Fachartikel

8.05.2018
erschienen in GIESSEREI Heft 5|2018

Harz Guss Zorge – Arbeits- und Gesundheitsschutz aus einem Guss

Überall in der Gießerei prägen Arbeitsschutz- und Arbeitssicherheitsmaßnahmen den Betriebsalltag.

In der niedersächsischen Eisengießerei Harz Guss Zorge werden seit 1870 Gussteile produziert: Die ca. 500 Mitarbeiter stellen jährlich bis zu 50 000 Tonnen komplexe Bauteile wie Abgaskrümmer, Turbolader-, Wasserpumpen-, Getriebe- und Kompressorengehäuse für die Nutzfahrzeugindustrie und den allgemeinen Maschinenbau her. Ein B·A·D-Arbeitsmedizinteam unterstützt das Unternehmen im Arbeits- und Gesundheitsschutz.

VON IRIS HEINEMANN, MAINZ

Wir vergießen in einem Temperaturbereich zwischen 1380 und knapp 1500 Grad“, erzählt Andreas Glaßmeyer, Leiter des Werksdienstes bei Harz Guss Zorge, als er uns durch den Betrieb führt. „Vorher sieht man Sand und Schrott und anschließend steht da ein Gussstück“, fährt er fort und hat uns so in knappen Worten den aufwendigen Produktionsprozess in einer Eisengießerei erklärt.

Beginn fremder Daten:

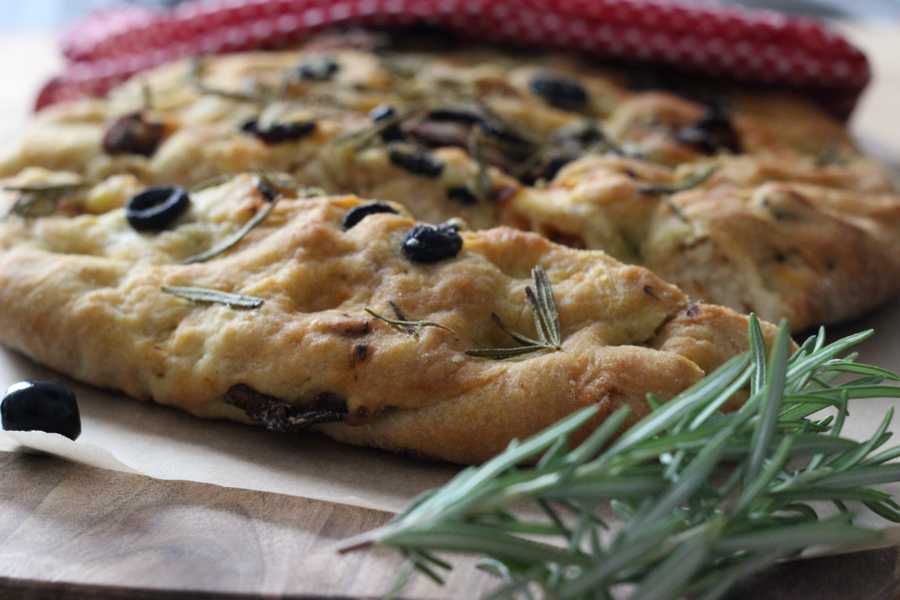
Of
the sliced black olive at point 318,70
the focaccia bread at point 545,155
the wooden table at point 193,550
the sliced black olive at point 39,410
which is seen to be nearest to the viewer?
the wooden table at point 193,550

Wir werden von ihm zwei Stunden lang durch das Unternehmen im Südharz geführt, um uns ein Bild von den Arbeitsplätzen zu machen. Das Unternehmen ist Öffentlichkeit gewohnt und weiß mit ihr umzugehen: Etwa viermal im Jahr kann sich die Öffentlichkeit bei Betriebsführungen ein Bild von einer modernen Eisengießerei machen. „Wir sind auch EMAS-zertifiziert“, sagt Glaßmeyer stolz über das Umweltmanagementsystem der Europäischen Gemeinschaft.

Hohe Identifikation mit der Arbeit

Seit 2005 ist Andreas Glaßmeyer bei Harz Guss Zorge beschäftigt und als Werksdienstleiter Chef der technischen Dienste. Er verantwortet den Instandhaltungsbereich und ist unter anderem zuständig für Arbeitssicherheit und Umweltschutz. „Wir haben arbeitsintensive Arbeitsplätze, die teilweise mit harter, körperlicher Arbeit einhergehen. Unsere Mitarbeiter arbeiten in drei Schichten. Gleichzeitig kann man sagen, dass sie stolz auf ihre Arbeit sind und sich stark mit ihr identifizieren. Die Art der Arbeit ist das Besondere, dass man mit seiner eigenen Hände Arbeit etwas erschafft“, führt Glaßmeyer aus.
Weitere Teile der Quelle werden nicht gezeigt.